In seventh grade, everything started to make sense.
School was much easier that year than it had been for Gabriel in any of the tortuous years in the past. He didn't spend long hours curled up in his living room with a history textbook, trying to remember the connections between obscure monarchs that helped or hindered centuries-old wars. He didn't erase and re-write grammar diagrams twenty times. He didn't wrack his brains for the right equation in beginning algebra. His stomach didn't even sink when he saw the rope hanging in the gym.
Because obviously intermarriage between royal families made sense from a political perspective, and obviously sentences had specific structures, and obviously x could not be confused with y, and obviously all the rope required was just the right combination of movements.

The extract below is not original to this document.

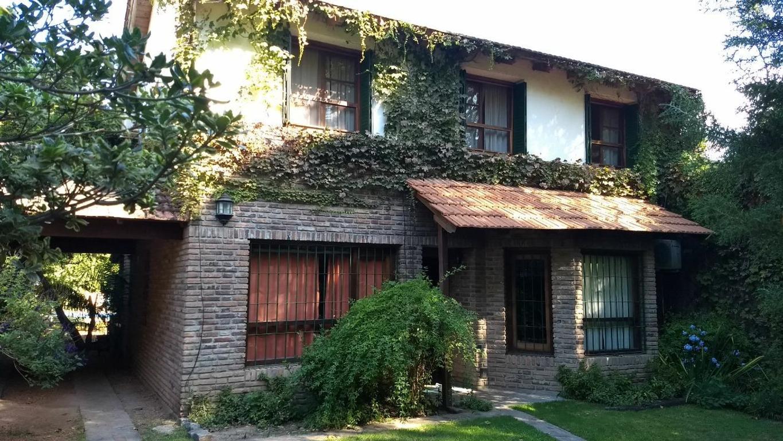 Casa de tres dormitorios con pileta y quincho en muy linda cuadra de Fisherton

When Gabriel's first report card of the year arrived, his father was so pleased that he tacked it up on the wall over his workbench.
"See?" said his mother. "You can do well in school if you keep trying like this."
His father coughed and rubbed his glasses on a corner of his shirt.
The report card had a note from his algebra teacher which read "a great grasp of the practical, but a limited imagination," and the next morning Gabriel looked at his teacher and felt that she was small, afraid of how much this child knew that she hadn't yet taught him. What he felt must be true—hadn't she said his imagination was limited? Besides, he didn't see how imagination would be of much help in algebra. You knew how to work the problems or you didn't. There was a right way to do them, and a wrong way. Simple brainpower.
Gabriel's mother started talking about the right classes, and the right colleges, and the right careers. He could be a lawyer, a doctor, a physicist, a politician. He could make a difference. He could be somebody, the first somebody in a family of nobodies.
His father worked nine to five in what he called a "cubicle farm" and fixed watches in the evenings for the extra money. Since he was a very small boy, Gabriel had always loved to draw up a chair next to his father's workbench and observe him at work, taking old worn-down watches apart, cleaning the parts, putting them back together so they ran properly once more.
"Good as new," his father would sigh when he finished, wiping his hands on a piece of clean cloth. Or, if it had been a particularly good night, "Better than the maker intended."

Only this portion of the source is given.